Tschechien auf dem Drahtseil: USA wollen russischen Hacker
In Prag wurde ein russischer Hacker festgenommen. Diese Verhaftung kann für Tschechien nun zu einem diplomatischen Problem werden – sowohl in der Beziehung zu Russland, als auch mit den USA.

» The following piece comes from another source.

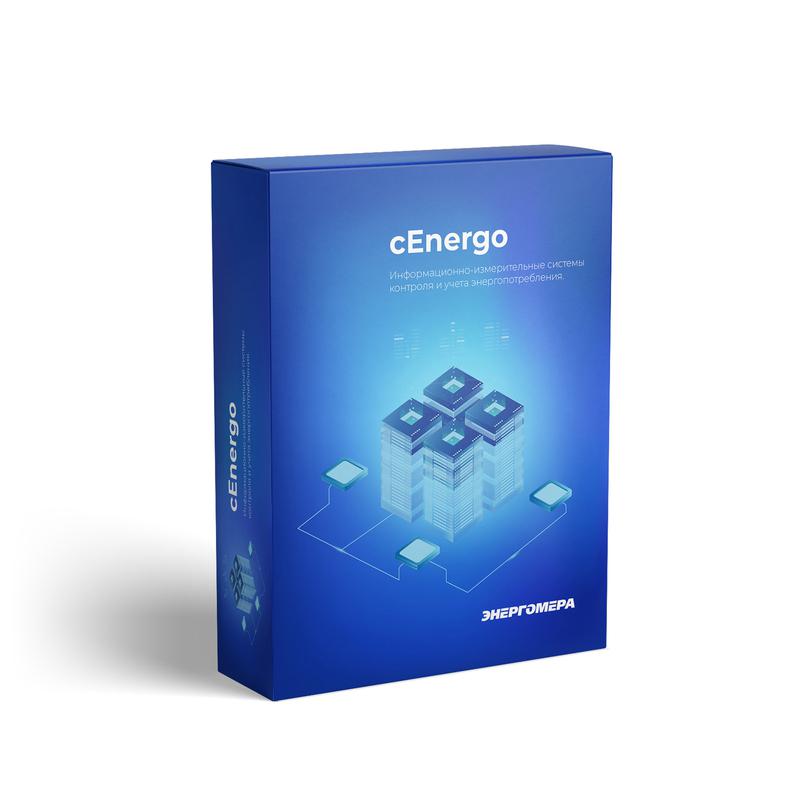 комплект пользователя спец по "cenergo" энергомера 103006001011178 от BTSprom.by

Die Aktion wurde laut Ngyuenová bereits länger vorbereitet, und mehrere Dutzend Polizisten waren involviert. Der entscheidende Tipp kam aber von der US-amerikanischen Bundespolizei FBI. Tereza Schejbalová ist Sprecherin des tschechischen Justizministeriums:
„Nach der Verhaftung hat das Justizministerium die US-Behörden einen Auslieferungsantrag angefragt. Dies ist die gängige Vorgehensweise in einem solchen Fall. Die Frist für das Auslieferungsgesuch läuft am 4. Dezember aus, bisher ist aber noch keine Anfrage bei uns eingegangen. Falls sich die US-Behörden melden, wird sich das Justizministerium an die zuständige Staatsanwaltschaft wenden.“
Russland reagiert in dem Fall verschnupft. Man wolle die Auslieferung eines eigenen Staatsbürgers in die USA auf jeden Fall verhindern, hieß es. Marija Sacharowa ist Sprecherin des russischen Außenministeriums:„Auch in diesem Fall ist eindeutig zu sehen: Die Vereinigten Staaten veranstalten eine regelrechte Hetzjagd auf russische Bürger in der ganzen Welt. Das ist ein äußerst irreguläres Verhalten. Das Außenministerium und die Botschaft Russlands in Prag arbeiten eng mit den tschechischen Behörden zusammen. Die Auslieferung eines russischen Staatsbürgers in die USA soll so verhindert werden.“
Gerade Cyberangriffe sind ein weiterer Konfliktpunkt zwischen Moskau und Washington in der letzten Zeit. Im laufenden Präsidentschaftswahlkampf ist es gerade Hillary Clinton, die Kandidatin der demokratischen Partei, die dem Kreml Einflussnahme vorwirft. Russische Hacker haben laut Clinton E-Mails erbeutet, die einen unlauteren Wahlkampf sowie Betrug bei den internen Wahlgängen der Demokraten beweisen sollen. Damit wolle der Kreml ihren Konkurrenten Donald Trump an die Macht hieven, so die Vorwürfe der Gattin von Alt-Präsident Bill Clinton. In diese Angelegenheit soll der verhaftete Nikulin nach dem jetzigen Kenntnisstand jedoch nicht verwickelt sein. Für Tschechien deutet sich aber jetzt schon ein diplomatischer Balanceakt an. Einerseits droht das Verhältnis zu Russland noch schlechter zu werden, als es seit der Ukrainekrise bereits ist. Auf der anderen Seite will man den Partner jenseits des Atlantiks nicht verstimmen. Die Entscheidungsgewalt liegt mehr oder weniger in Händen von Justizminister Robert Pelikán. Tereza Schejbalova:„Zuallererst wird über den Fall das zuständige Gericht entscheiden. Erst nach einem rechtskräftigen Urteil kann auch der Justizminister Stellung beziehen und entscheiden. Das muss er aber nicht zwingend. Zum jetzigen Zeitpunkt kann man keine Vorhersagen treffen.“
Erst dieses Jahr ist Tschechien den Vereinigten Staaten nicht nachgekommen bei einem Auslieferungsantrag. Es ging um den Libanesen Ali Fayad, den Tschechien im Austausch für tschechische Geiseln zurück in den Libanon schickte, und nicht wie verlangt in die USA. Diese Angelegenheit sorgte damals für ernsthafte Verstimmungen zwischen Prag und Washington, die jetzt eine Neuauflage erfahren könnten.